To be successful in a Kind environment, you drill-and-kill. The feedback is near instant and the ranking is clear. These are things like golf, classical music, and chess.
To be successful in an Unkind environment, you learn as much as you can. The feedback is infrequent and the ranking is murky. These are things like tennis, jazz, and business.
I'd think that the compounding interest only plays in the Unkind environments, as you can make new connections on the new data you've got going in. In the Kind environment, new data doesn't make a difference as you're just trying to be perfect at the thing you're focusing on; if anything it's an impediment.
I think the core idea is reasonably solid. For as long as there's some intellectual capability that humans have and machines don't, it should in theory be possible to use that to distinguish the two. Turing gave the example of feeding in chess moves, for instance.
Just that in 5-minute sessions (which is what Turing suggested, not the fault of this study) with non-experts, the conversations seemed to tend heavily towards brief unchallenging small talk - which GPT-4.5 did well at due to many interrogators being poorly calibrated about LLMs being able to speak informally.
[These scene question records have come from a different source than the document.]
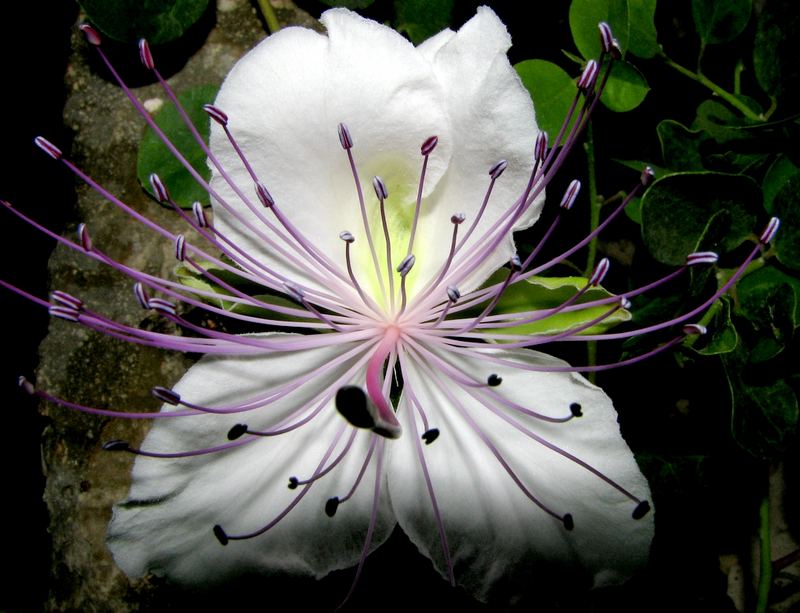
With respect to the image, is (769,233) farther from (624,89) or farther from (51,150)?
(51,150)

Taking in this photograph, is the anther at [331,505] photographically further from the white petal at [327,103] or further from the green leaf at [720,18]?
the green leaf at [720,18]

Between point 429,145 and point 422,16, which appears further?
point 422,16

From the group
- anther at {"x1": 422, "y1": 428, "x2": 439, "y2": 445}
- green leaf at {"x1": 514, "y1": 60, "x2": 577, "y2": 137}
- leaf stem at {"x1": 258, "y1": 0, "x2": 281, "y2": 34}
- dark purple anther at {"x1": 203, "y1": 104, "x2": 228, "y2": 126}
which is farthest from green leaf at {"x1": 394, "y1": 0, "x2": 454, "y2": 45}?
anther at {"x1": 422, "y1": 428, "x2": 439, "y2": 445}

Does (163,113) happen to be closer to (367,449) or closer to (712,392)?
(367,449)

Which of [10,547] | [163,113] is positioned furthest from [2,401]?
[163,113]

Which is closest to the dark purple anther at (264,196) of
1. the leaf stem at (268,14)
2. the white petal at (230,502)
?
the white petal at (230,502)

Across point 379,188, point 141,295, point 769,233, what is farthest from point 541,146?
point 141,295
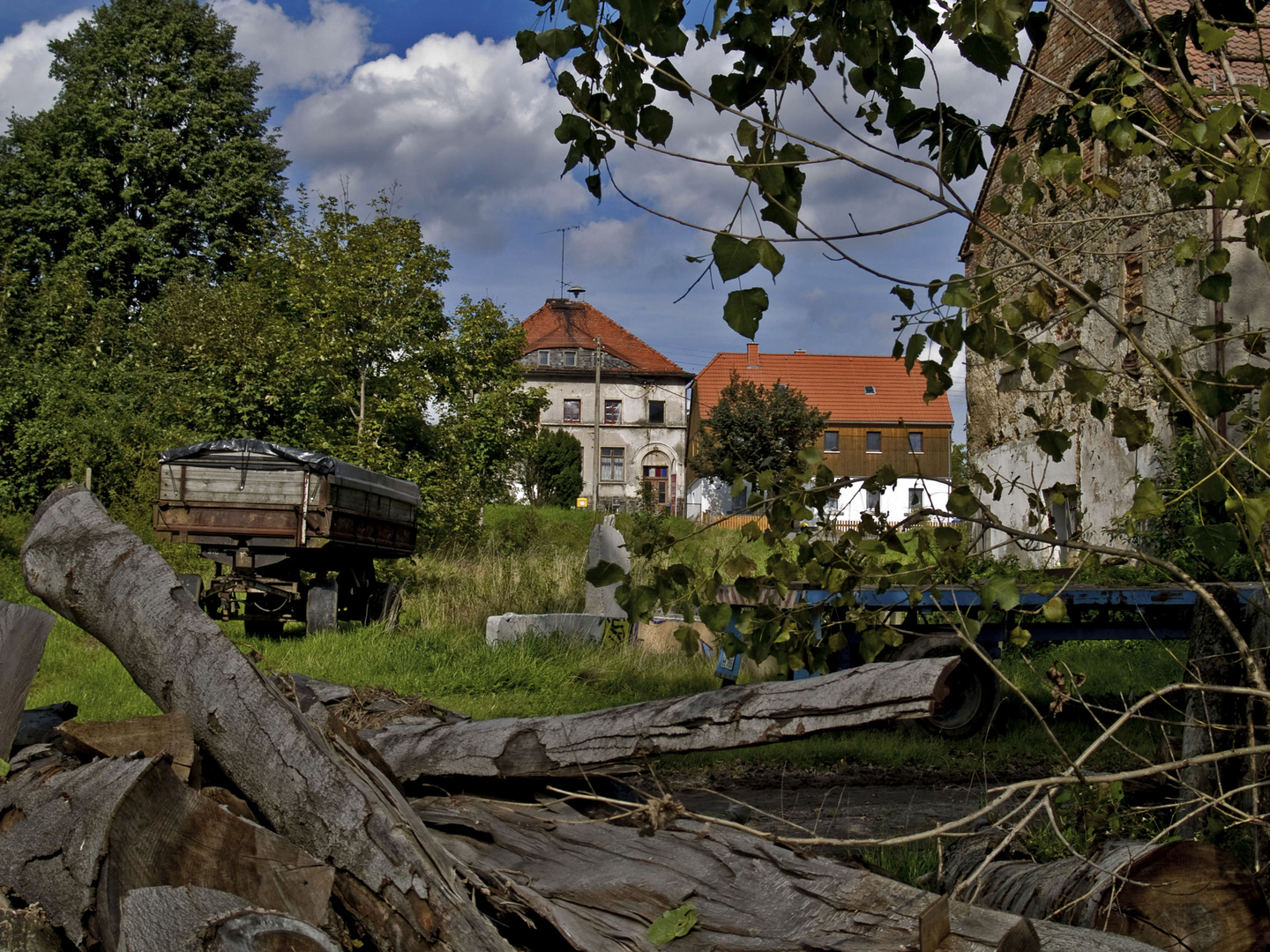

I think it might instead make sense to consider the accuracy of the best interrogator/strategy. Most accurate strategy listed in the paper still gets 75% accuracy for instance, and I'd suspect there are many people well-informed of LLM weaknesses that could reliably exceed even that.
This is a good point. It's really remarkable how many people think ChatGPT's default "voice" is the only thing that can come out of an LLM.
> For as long as there's some intellectual capability that humans have and machines don't
Careful. You're smuggling in an assumption that isn't true. Machine don't have intellectual capabilities, and this follows from what the computer as formal construct is. They can simulate the appearance of intellectual ability, as LLMs can, at least in certain respects, but appearance ought not be conflated with cause.
I don't personally believe that there's anything fundamentally preventing machines from being intelligent in the same way biological life is. Not to say that LLMs currently are.
But, if you want, you can replace "some intellectual capability" with "some capability typically associated with intelligence". Ability to solve unseen logic puzzles, for instance.
The Turing Test does not aim at measuring intelligence. It's about differentiating between human being and machine.
And it depends on the person and their experience of chatbots. People were fooled in the 1960s by ELIZA, the chatbot that mostly just rephrased what the user said as a question (i.e. "I'm afraid of flying." "Why are you afraid of flying?") and people believed it was understanding them.
I recently came across a critique of the Turing test that seems relevant here. Given the test's limited duration (five minutes in this study) and the constrained rate of human communication, it’s theoretically possible to anticipate every possible human response and prepare prewritten replies in advance. If such a giant lookup table successfully deceives the interrogator most of the time, would we then consider it intelligent?
IDK, 70 years is a good long run, it seems to have held up remarkably well.
A lot of its value is that it's intuitively obvious to laypeople.
If you deal in modern machine learning/AI/whatever, you can formulate all sorts of criteria and parameters for an "actually intelligent machine", but it's never going to be as clearcut as "if it quacks like a duck".